(About this task) Print the data exactly as it appears, keeping every word.

- - -

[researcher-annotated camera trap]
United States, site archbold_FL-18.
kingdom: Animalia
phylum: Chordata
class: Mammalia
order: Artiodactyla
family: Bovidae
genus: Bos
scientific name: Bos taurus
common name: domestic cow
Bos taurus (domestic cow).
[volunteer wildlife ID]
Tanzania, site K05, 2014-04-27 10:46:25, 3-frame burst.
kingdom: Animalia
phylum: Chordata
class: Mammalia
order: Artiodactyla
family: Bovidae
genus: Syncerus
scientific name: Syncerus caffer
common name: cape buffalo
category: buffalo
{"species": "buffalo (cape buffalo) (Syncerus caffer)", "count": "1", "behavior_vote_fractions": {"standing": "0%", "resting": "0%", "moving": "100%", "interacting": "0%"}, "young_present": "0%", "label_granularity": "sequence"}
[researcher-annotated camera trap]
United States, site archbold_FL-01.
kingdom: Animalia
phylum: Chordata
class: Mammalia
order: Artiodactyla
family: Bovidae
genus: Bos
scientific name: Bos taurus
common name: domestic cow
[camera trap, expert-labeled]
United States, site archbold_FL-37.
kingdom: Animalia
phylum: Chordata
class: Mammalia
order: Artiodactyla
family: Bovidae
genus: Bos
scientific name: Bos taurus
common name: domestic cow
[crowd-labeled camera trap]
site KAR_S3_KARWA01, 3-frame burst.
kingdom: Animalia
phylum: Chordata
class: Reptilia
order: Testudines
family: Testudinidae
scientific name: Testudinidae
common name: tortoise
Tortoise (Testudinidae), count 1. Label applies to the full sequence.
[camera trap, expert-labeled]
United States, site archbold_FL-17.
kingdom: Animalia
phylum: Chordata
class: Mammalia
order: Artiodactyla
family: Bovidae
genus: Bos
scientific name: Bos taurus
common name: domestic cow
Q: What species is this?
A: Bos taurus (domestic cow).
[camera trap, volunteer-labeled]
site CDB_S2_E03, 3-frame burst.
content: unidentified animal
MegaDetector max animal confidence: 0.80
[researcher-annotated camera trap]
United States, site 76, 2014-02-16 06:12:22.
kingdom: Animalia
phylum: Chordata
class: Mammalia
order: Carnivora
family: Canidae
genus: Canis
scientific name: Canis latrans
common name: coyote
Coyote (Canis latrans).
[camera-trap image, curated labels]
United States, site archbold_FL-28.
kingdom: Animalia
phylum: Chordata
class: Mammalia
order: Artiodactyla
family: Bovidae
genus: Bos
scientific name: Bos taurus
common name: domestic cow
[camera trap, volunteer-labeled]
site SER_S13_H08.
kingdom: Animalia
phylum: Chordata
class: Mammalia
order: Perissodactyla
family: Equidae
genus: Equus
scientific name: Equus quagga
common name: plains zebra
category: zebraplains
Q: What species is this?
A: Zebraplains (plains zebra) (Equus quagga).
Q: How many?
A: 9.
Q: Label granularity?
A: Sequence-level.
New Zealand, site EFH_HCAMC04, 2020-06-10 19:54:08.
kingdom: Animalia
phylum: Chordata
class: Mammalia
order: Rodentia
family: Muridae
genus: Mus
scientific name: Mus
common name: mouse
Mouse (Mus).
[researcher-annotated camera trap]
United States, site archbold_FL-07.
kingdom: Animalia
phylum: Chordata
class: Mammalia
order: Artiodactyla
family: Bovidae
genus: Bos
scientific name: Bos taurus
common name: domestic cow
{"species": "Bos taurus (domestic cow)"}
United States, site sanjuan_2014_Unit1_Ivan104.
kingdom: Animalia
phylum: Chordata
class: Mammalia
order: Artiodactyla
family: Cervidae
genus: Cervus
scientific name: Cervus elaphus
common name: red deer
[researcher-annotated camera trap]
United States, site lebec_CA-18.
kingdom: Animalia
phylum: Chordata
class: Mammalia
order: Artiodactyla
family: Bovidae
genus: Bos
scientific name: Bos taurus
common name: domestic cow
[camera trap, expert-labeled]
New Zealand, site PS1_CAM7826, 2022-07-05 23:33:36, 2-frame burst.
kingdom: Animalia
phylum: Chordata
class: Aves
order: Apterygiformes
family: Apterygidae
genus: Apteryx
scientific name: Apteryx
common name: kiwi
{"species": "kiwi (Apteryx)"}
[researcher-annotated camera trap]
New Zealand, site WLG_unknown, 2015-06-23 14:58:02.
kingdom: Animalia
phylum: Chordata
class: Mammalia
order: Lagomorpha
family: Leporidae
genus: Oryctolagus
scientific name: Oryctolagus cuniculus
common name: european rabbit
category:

- - -

(Task result)
[researcher-annotated camera trap]
United States, site archbold_FL-18.
kingdom: Animalia
phylum: Chordata
class: Mammalia
order: Artiodactyla
family: Bovidae
genus: Bos
scientific name: Bos taurus
common name: domestic cow
Bos taurus (domestic cow).
[volunteer wildlife ID]
Tanzania, site K05, 2014-04-27 10:46:25, 3-frame burst.
kingdom: Animalia
phylum: Chordata
class: Mammalia
order: Artiodactyla
family: Bovidae
genus: Syncerus
scientific name: Syncerus caffer
common name: cape buffalo
category: buffalo
{"species": "buffalo (cape buffalo) (Syncerus caffer)", "count": "1", "behavior_vote_fractions": {"standing": "0%", "resting": "0%", "moving": "100%", "interacting": "0%"}, "young_present": "0%", "label_granularity": "sequence"}
[researcher-annotated camera trap]
United States, site archbold_FL-01.
kingdom: Animalia
phylum: Chordata
class: Mammalia
order: Artiodactyla
family: Bovidae
genus: Bos
scientific name: Bos taurus
common name: domestic cow
[camera trap, expert-labeled]
United States, site archbold_FL-37.
kingdom: Animalia
phylum: Chordata
class: Mammalia
order: Artiodactyla
family: Bovidae
genus: Bos
scientific name: Bos taurus
common name: domestic cow
[crowd-labeled camera trap]
site KAR_S3_KARWA01, 3-frame burst.
kingdom: Animalia
phylum: Chordata
class: Reptilia
order: Testudines
family: Testudinidae
scientific name: Testudinidae
common name: tortoise
Tortoise (Testudinidae), count 1. Label applies to the full sequence.
[camera trap, expert-labeled]
United States, site archbold_FL-17.
kingdom: Animalia
phylum: Chordata
class: Mammalia
order: Artiodactyla
family: Bovidae
genus: Bos
scientific name: Bos taurus
common name: domestic cow
Q: What species is this?
A: Bos taurus (domestic cow).
[camera trap, volunteer-labeled]
site CDB_S2_E03, 3-frame burst.
content: unidentified animal
MegaDetector max animal confidence: 0.80
[researcher-annotated camera trap]
United States, site 76, 2014-02-16 06:12:22.
kingdom: Animalia
phylum: Chordata
class: Mammalia
order: Carnivora
family: Canidae
genus: Canis
scientific name: Canis latrans
common name: coyote
Coyote (Canis latrans).
[camera-trap image, curated labels]
United States, site archbold_FL-28.
kingdom: Animalia
phylum: Chordata
class: Mammalia
order: Artiodactyla
family: Bovidae
genus: Bos
scientific name: Bos taurus
common name: domestic cow
[camera trap, volunteer-labeled]
site SER_S13_H08.
kingdom: Animalia
phylum: Chordata
class: Mammalia
order: Perissodactyla
family: Equidae
genus: Equus
scientific name: Equus quagga
common name: plains zebra
category: zebraplains
Q: What species is this?
A: Zebraplains (plains zebra) (Equus quagga).
Q: How many?
A: 9.
Q: Label granularity?
A: Sequence-level.
New Zealand, site EFH_HCAMC04, 2020-06-10 19:54:08.
kingdom: Animalia
phylum: Chordata
class: Mammalia
order: Rodentia
family: Muridae
genus: Mus
scientific name: Mus
common name: mouse
Mouse (Mus).
[researcher-annotated camera trap]
United States, site archbold_FL-07.
kingdom: Animalia
phylum: Chordata
class: Mammalia
order: Artiodactyla
family: Bovidae
genus: Bos
scientific name: Bos taurus
common name: domestic cow
{"species": "Bos taurus (domestic cow)"}
United States, site sanjuan_2014_Unit1_Ivan104.
kingdom: Animalia
phylum: Chordata
class: Mammalia
order: Artiodactyla
family: Cervidae
genus: Cervus
scientific name: Cervus elaphus
common name: red deer
[researcher-annotated camera trap]
United States, site lebec_CA-18.
kingdom: Animalia
phylum: Chordata
class: Mammalia
order: Artiodactyla
family: Bovidae
genus: Bos
scientific name: Bos taurus
common name: domestic cow
[camera trap, expert-labeled]
New Zealand, site PS1_CAM7826, 2022-07-05 23:33:36, 2-frame burst.
kingdom: Animalia
phylum: Chordata
class: Aves
order: Apterygiformes
family: Apterygidae
genus: Apteryx
scientific name: Apteryx
common name: kiwi
{"species": "kiwi (Apteryx)"}
[researcher-annotated camera trap]
New Zealand, site WLG_unknown, 2015-06-23 14:58:02.
kingdom: Animalia
phylum: Chordata
class: Mammalia
order: Lagomorpha
family: Leporidae
genus: Oryctolagus
scientific name: Oryctolagus cuniculus
common name: european rabbit
category:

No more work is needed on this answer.